>> BEGIN DATA SHOWN
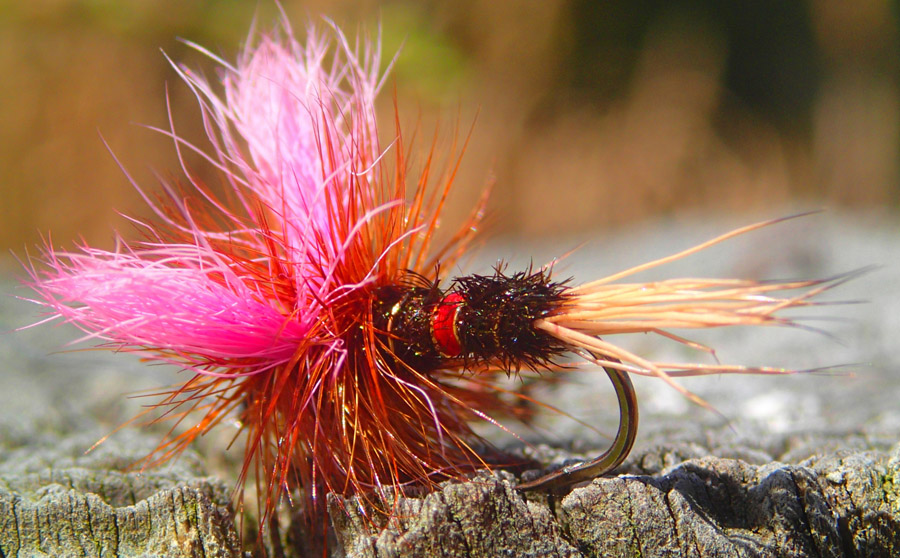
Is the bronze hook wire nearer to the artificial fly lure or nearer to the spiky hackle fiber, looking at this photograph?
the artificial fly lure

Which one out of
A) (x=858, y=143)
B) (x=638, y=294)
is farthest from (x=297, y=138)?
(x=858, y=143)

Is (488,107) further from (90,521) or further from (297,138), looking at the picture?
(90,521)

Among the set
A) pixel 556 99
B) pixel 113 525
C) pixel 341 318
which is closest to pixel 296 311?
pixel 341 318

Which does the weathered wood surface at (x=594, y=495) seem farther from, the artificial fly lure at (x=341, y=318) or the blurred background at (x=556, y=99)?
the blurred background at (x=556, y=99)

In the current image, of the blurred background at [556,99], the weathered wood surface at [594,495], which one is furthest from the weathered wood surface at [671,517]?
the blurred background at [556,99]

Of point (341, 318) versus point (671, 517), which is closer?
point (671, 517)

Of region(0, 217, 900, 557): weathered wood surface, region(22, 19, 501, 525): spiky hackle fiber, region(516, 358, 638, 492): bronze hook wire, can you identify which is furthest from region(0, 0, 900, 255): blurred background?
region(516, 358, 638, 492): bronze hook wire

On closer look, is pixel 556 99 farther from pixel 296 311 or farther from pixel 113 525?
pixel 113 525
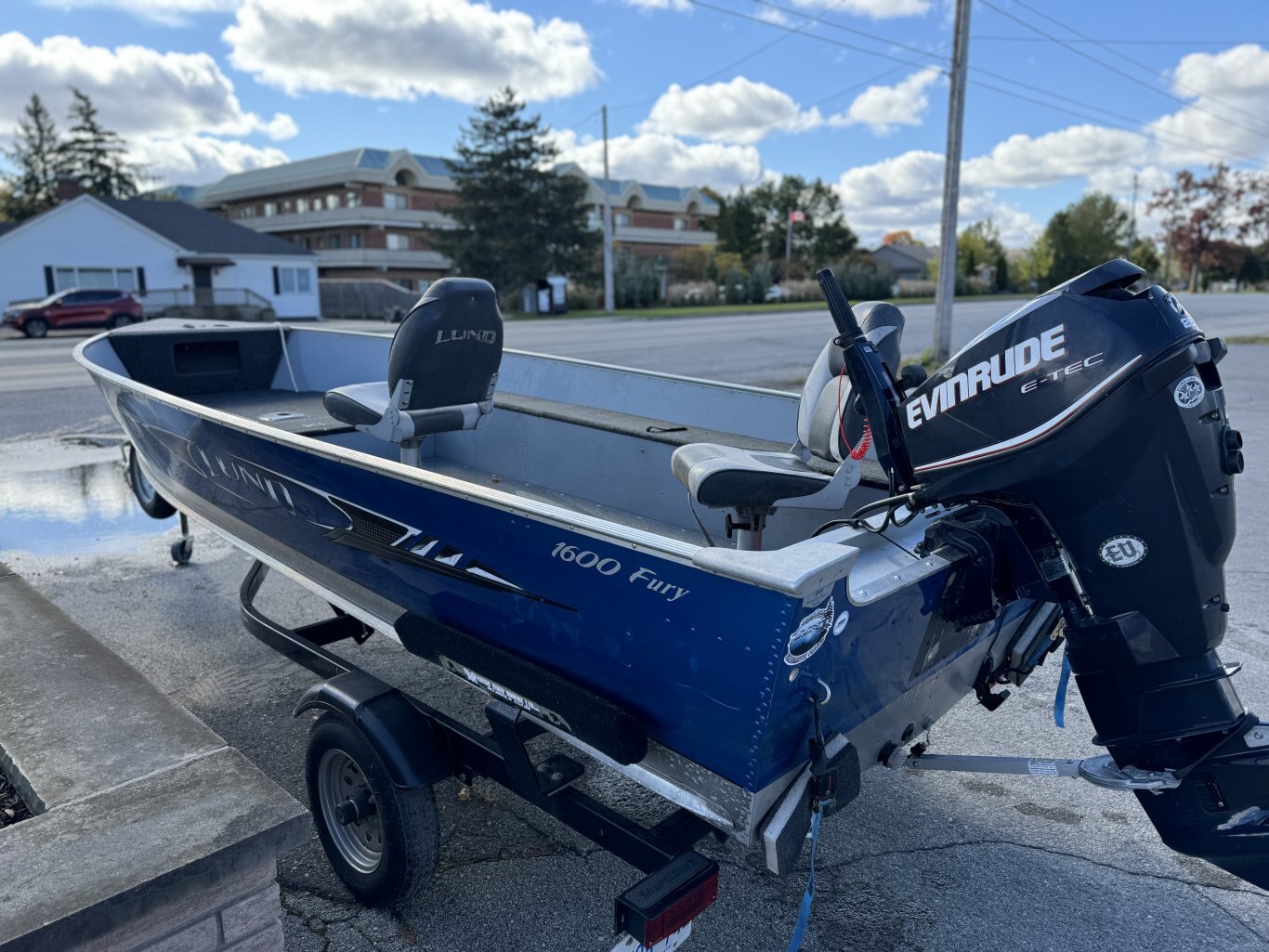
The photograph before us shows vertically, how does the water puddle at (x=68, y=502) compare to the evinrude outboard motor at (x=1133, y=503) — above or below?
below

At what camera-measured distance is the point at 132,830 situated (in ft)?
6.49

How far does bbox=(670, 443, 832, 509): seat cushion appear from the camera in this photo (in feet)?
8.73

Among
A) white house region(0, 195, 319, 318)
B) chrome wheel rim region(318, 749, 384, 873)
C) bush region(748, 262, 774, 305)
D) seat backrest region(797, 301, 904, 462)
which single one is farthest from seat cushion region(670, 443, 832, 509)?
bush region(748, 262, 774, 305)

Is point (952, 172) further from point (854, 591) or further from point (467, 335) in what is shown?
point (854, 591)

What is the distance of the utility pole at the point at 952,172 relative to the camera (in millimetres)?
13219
>> END DATA SHOWN
>> BEGIN DATA SHOWN
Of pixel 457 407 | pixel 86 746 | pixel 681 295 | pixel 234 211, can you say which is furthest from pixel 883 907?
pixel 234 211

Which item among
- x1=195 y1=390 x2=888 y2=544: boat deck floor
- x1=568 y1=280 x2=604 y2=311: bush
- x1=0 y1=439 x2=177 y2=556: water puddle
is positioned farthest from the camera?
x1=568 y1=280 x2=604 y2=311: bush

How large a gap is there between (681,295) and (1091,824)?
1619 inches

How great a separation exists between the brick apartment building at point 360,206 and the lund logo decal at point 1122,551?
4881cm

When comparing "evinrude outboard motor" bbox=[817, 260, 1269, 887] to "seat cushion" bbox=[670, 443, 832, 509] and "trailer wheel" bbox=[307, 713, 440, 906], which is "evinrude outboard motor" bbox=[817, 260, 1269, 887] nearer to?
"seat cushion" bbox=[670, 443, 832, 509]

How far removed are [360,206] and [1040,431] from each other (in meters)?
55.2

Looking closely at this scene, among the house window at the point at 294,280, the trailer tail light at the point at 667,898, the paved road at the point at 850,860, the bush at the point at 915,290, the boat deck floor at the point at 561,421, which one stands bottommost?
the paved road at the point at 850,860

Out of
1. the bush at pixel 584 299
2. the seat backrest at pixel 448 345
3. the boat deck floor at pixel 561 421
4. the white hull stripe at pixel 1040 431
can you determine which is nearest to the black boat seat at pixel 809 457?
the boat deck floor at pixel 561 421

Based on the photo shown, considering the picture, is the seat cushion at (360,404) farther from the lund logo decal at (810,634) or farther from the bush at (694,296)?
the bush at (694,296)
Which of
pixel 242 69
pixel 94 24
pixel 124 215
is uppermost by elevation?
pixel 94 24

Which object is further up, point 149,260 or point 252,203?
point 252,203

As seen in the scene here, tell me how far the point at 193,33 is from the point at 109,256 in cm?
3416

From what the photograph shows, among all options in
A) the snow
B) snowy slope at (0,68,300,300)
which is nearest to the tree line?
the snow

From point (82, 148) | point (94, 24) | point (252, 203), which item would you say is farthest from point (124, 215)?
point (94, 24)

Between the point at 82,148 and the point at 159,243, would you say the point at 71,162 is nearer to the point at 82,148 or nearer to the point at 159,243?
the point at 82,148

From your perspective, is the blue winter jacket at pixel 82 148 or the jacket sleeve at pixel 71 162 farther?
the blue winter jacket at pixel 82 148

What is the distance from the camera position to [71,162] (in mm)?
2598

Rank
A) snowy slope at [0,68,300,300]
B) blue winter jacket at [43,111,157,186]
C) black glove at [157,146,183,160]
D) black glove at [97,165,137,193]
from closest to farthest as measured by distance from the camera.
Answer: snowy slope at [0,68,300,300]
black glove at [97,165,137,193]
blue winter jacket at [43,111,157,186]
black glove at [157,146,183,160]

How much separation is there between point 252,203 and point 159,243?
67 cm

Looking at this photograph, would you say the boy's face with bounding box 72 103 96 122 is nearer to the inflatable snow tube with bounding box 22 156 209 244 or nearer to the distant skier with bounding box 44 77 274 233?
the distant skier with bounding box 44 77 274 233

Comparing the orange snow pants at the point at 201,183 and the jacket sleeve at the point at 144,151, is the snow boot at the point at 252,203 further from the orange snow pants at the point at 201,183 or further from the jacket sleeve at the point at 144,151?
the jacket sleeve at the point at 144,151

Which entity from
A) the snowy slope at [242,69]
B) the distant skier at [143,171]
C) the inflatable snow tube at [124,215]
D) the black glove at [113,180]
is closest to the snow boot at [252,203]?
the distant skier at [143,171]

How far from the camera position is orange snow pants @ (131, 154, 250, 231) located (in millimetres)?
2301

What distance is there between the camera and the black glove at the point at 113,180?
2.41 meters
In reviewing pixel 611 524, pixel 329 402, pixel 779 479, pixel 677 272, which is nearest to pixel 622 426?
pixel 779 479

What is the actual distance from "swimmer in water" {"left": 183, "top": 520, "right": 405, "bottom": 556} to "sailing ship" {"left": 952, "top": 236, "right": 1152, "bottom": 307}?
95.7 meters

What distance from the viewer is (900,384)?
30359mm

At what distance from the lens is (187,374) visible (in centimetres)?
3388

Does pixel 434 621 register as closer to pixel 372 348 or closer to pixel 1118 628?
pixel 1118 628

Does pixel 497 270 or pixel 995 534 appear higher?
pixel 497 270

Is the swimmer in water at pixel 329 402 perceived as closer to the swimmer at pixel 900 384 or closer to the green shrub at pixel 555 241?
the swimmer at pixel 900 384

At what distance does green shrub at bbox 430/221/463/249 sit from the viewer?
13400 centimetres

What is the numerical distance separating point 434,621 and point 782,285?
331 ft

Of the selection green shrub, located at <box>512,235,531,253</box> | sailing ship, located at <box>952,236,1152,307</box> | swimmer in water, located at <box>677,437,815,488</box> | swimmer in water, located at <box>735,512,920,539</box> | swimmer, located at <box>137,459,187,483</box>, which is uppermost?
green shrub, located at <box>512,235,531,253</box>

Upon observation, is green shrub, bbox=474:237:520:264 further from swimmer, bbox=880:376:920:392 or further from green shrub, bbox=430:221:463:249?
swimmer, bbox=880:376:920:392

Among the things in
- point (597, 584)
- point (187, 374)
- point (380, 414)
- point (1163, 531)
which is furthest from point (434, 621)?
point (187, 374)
>> END DATA SHOWN
>> BEGIN DATA SHOWN
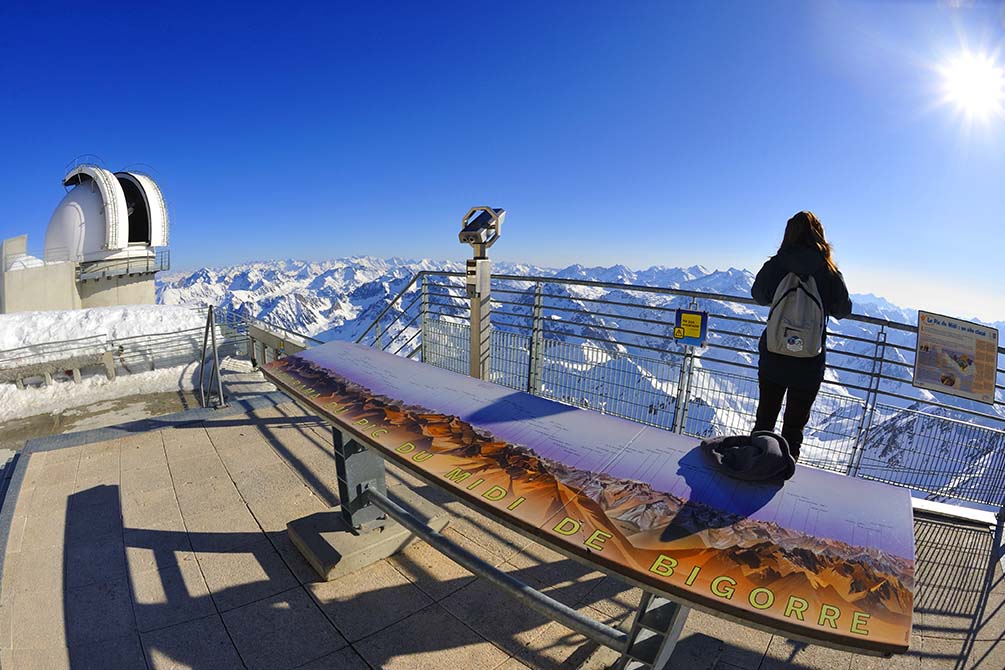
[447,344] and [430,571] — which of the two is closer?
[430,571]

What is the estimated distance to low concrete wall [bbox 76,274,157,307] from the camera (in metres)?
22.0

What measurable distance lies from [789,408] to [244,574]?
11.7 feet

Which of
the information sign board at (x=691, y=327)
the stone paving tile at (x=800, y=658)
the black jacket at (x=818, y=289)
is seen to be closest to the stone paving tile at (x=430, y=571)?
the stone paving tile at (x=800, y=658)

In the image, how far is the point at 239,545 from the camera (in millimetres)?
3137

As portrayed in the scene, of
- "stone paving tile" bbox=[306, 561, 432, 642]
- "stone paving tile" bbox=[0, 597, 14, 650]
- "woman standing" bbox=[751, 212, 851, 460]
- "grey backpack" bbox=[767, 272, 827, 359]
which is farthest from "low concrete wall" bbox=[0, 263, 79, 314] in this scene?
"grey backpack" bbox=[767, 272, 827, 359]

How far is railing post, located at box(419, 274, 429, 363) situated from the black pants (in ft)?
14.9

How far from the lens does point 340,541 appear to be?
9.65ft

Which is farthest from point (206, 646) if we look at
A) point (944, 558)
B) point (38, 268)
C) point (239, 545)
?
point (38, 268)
>> END DATA SHOWN
» PROMPT: Can you copy the data, word for word, starting with the line that contains "Is the swimmer" and ending with the line that contains "13400 centimetres", both lines included?

» EXERCISE RESULT:
Is the swimmer in water at pixel 329 402 perceived as closer to the swimmer at pixel 900 384 or closer to the green shrub at pixel 555 241?
the swimmer at pixel 900 384

At what distance does green shrub at bbox 430/221/463/249 sit from the viewer?
13400 centimetres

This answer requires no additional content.